++++ Task inputs

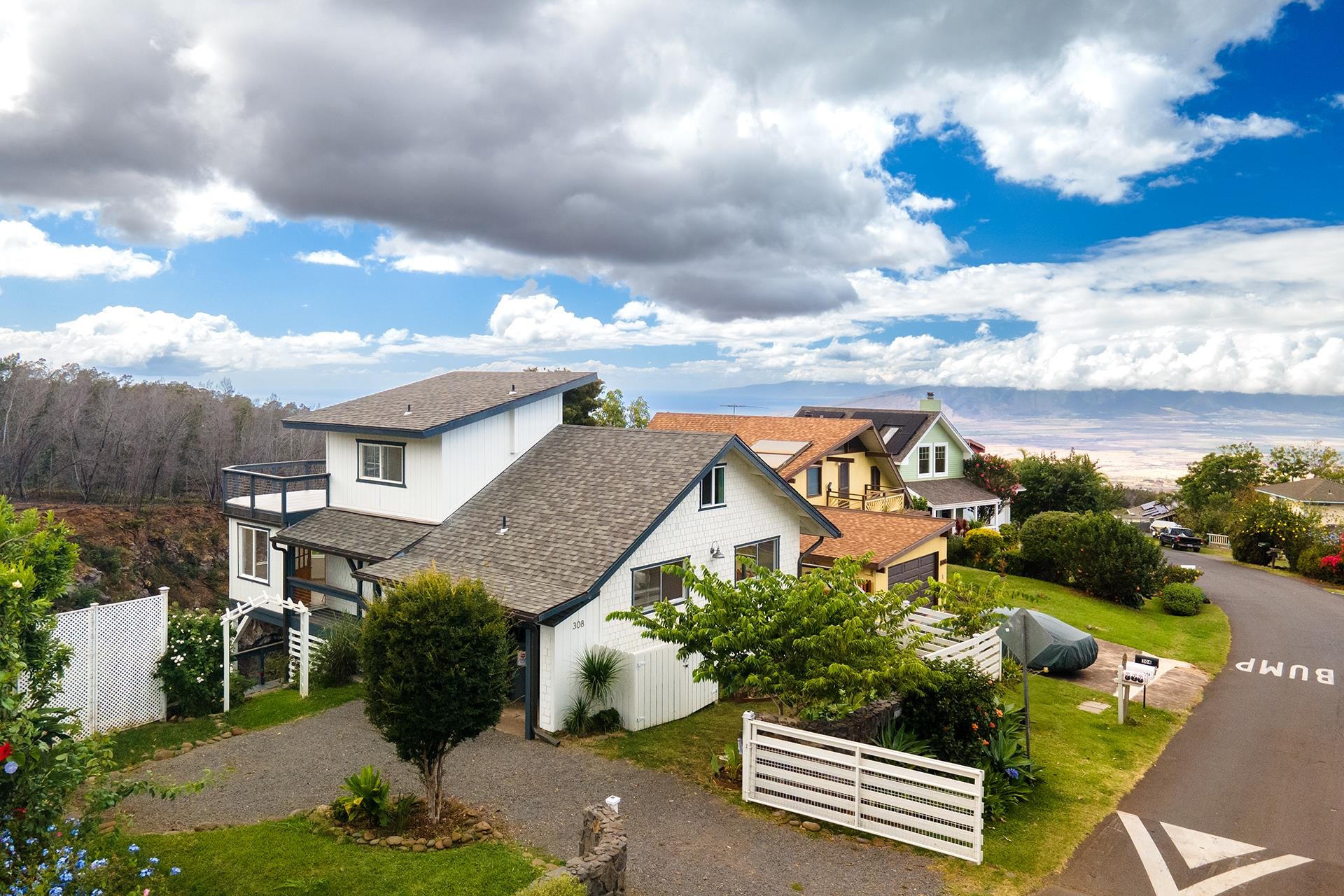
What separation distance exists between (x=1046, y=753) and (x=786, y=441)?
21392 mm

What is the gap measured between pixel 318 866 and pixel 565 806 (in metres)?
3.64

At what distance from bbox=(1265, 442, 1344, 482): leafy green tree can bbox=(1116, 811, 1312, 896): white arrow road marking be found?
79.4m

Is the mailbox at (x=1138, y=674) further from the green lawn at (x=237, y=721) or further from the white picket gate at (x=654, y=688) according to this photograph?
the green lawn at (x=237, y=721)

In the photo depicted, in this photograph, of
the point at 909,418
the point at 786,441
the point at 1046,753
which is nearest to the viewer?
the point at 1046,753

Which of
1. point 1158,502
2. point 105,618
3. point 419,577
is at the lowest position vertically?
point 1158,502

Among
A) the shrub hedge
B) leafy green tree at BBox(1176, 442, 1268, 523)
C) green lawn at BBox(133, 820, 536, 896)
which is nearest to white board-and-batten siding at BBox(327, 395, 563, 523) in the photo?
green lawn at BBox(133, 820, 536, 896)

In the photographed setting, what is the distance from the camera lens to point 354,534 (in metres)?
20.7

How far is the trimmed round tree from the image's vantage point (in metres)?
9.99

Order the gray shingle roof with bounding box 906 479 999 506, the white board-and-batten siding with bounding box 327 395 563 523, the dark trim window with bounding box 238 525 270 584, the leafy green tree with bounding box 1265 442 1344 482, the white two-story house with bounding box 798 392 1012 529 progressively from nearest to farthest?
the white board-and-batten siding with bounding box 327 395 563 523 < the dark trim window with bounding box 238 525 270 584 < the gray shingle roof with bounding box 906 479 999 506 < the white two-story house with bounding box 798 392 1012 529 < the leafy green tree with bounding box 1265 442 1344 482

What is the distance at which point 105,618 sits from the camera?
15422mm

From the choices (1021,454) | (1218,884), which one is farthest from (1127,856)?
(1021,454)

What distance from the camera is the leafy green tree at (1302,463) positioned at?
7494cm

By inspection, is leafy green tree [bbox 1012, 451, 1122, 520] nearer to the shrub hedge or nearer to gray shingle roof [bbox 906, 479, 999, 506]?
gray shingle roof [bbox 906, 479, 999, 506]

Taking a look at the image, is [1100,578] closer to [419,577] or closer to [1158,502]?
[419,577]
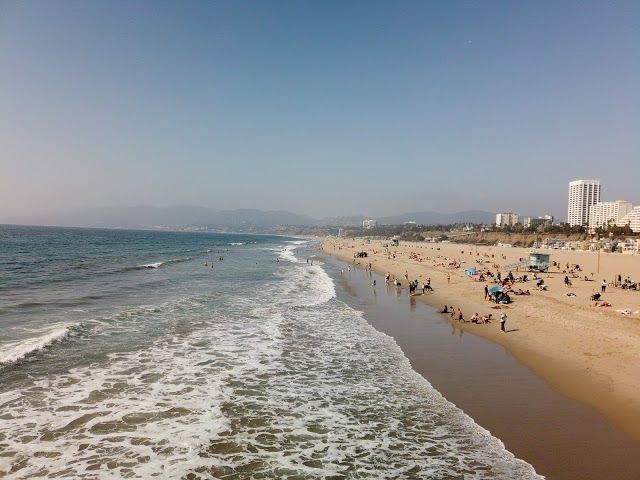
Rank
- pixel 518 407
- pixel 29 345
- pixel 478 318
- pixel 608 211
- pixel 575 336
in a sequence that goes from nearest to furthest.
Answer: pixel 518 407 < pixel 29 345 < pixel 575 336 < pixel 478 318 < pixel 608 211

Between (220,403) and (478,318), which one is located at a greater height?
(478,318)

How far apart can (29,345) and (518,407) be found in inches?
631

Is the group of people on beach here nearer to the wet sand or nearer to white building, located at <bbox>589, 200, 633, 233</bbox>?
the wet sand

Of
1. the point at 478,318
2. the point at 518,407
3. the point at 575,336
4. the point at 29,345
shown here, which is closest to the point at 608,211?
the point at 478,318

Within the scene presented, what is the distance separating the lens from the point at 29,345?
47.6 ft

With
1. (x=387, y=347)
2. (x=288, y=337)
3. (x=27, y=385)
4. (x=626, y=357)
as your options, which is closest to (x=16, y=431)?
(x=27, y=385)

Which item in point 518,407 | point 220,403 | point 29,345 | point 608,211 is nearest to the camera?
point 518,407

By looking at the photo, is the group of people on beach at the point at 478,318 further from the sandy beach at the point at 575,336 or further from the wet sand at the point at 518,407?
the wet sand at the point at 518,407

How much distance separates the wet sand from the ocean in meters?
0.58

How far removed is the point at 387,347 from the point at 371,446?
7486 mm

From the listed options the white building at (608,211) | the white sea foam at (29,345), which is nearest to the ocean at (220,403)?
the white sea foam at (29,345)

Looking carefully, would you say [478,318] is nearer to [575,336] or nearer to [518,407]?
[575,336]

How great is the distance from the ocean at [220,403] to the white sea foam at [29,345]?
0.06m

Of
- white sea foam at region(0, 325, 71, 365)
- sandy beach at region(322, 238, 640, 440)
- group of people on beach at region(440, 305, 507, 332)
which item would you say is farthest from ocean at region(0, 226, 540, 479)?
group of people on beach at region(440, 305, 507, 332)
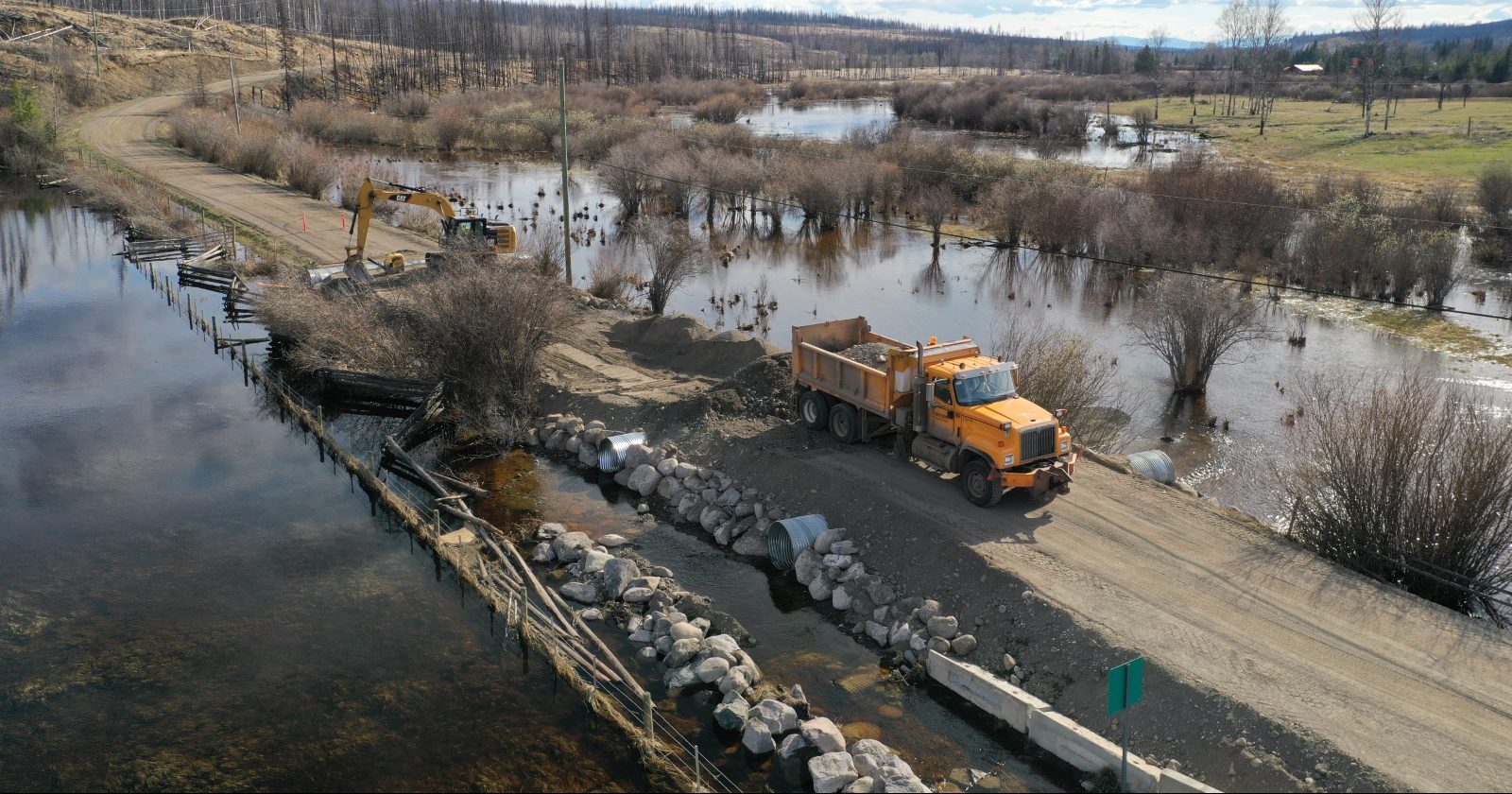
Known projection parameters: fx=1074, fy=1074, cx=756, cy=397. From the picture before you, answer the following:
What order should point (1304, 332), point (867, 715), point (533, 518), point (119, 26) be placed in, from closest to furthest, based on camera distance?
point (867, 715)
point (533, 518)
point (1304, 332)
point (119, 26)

++++++++

▶ [What to produce]:
Repeat the material above in full and exactly, omitting the pictures.

▶ [Task answer]:
What separation distance exists between (x=1046, y=753) and (x=786, y=441)?
21392 mm

What is the gap measured between pixel 318 866 and pixel 565 806 (in metres)?
3.64

At what distance from bbox=(1265, 442, 1344, 482): leafy green tree can bbox=(1116, 811, 1312, 896): white arrow road marking be found?
79.4m

Is the mailbox at (x=1138, y=674) further from the green lawn at (x=237, y=721) or further from the white picket gate at (x=654, y=688) according to this photograph?
the green lawn at (x=237, y=721)

In the photo depicted, in this photograph, of
the point at 909,418
the point at 786,441
the point at 1046,753
which is nearest to the viewer?
the point at 1046,753

Which of
1. point 1158,502
2. point 105,618
3. point 419,577
is at the lowest position vertically?
point 1158,502

Among
A) the shrub hedge
B) leafy green tree at BBox(1176, 442, 1268, 523)
C) green lawn at BBox(133, 820, 536, 896)
which is nearest to white board-and-batten siding at BBox(327, 395, 563, 523) in the photo?
green lawn at BBox(133, 820, 536, 896)

In the photographed setting, what is the distance from the camera lens to point 354,534 (in metres)?
20.7

How far is the trimmed round tree from the image's vantage point (in metres)?
9.99

Order the gray shingle roof with bounding box 906 479 999 506, the white board-and-batten siding with bounding box 327 395 563 523, the dark trim window with bounding box 238 525 270 584, the leafy green tree with bounding box 1265 442 1344 482, the white two-story house with bounding box 798 392 1012 529 progressively from nearest to farthest?
the white board-and-batten siding with bounding box 327 395 563 523 < the dark trim window with bounding box 238 525 270 584 < the gray shingle roof with bounding box 906 479 999 506 < the white two-story house with bounding box 798 392 1012 529 < the leafy green tree with bounding box 1265 442 1344 482

What is the distance at which point 105,618 sits from the camera?
15422mm

From the choices (1021,454) | (1218,884), which one is farthest from (1127,856)?
(1021,454)

What distance from the camera is the leafy green tree at (1302,463) positioned at?
7494cm

By inspection, is leafy green tree [bbox 1012, 451, 1122, 520] nearer to the shrub hedge or nearer to gray shingle roof [bbox 906, 479, 999, 506]?
gray shingle roof [bbox 906, 479, 999, 506]

Taking a look at the image, is [1100,578] closer to [419,577] or closer to [1158,502]?
[419,577]
Rank
- pixel 518 407
- pixel 29 345
- pixel 478 318
- pixel 608 211
- pixel 575 336
in a sequence that goes from nearest to furthest.
Answer: pixel 518 407 < pixel 29 345 < pixel 575 336 < pixel 478 318 < pixel 608 211

Between (220,403) and (478,318), which one is located at a greater height?
(478,318)

How far apart can (29,345) and (518,407) be found in inches?
631

Is the group of people on beach here nearer to the wet sand or nearer to white building, located at <bbox>589, 200, 633, 233</bbox>?
the wet sand

Of
1. the point at 478,318
2. the point at 518,407
3. the point at 575,336
4. the point at 29,345
shown here, which is closest to the point at 608,211?
the point at 478,318

Within the scene presented, what is the distance separating the lens from the point at 29,345?
47.6 ft

With
1. (x=387, y=347)
2. (x=288, y=337)
3. (x=27, y=385)
4. (x=626, y=357)
as your options, which is closest to (x=16, y=431)?
(x=27, y=385)

Which item in point 518,407 | point 220,403 | point 29,345 | point 608,211 is nearest to the camera?
point 518,407

By looking at the photo, is the group of people on beach at the point at 478,318 further from the sandy beach at the point at 575,336 or further from the wet sand at the point at 518,407?
the wet sand at the point at 518,407

How much distance separates the wet sand from the ocean in meters?
0.58

How far removed is the point at 387,347 from the point at 371,446?
7486 mm

From the listed options the white building at (608,211) | the white sea foam at (29,345), which is nearest to the ocean at (220,403)?
the white sea foam at (29,345)

Looking carefully, would you say [478,318] is nearer to [575,336] or nearer to [518,407]?
[575,336]

How great is the distance from the ocean at [220,403] to the white sea foam at [29,345]?
0.06m

Of
- white sea foam at region(0, 325, 71, 365)
- sandy beach at region(322, 238, 640, 440)
- group of people on beach at region(440, 305, 507, 332)
which item would you say is farthest from ocean at region(0, 226, 540, 479)?
group of people on beach at region(440, 305, 507, 332)
Known projection parameters: fx=1074, fy=1074, cx=756, cy=397. From the picture before you, answer the following:
What order should point (1304, 332), point (867, 715), point (533, 518), point (119, 26) be placed in, from closest to furthest, based on camera distance?
point (867, 715)
point (533, 518)
point (1304, 332)
point (119, 26)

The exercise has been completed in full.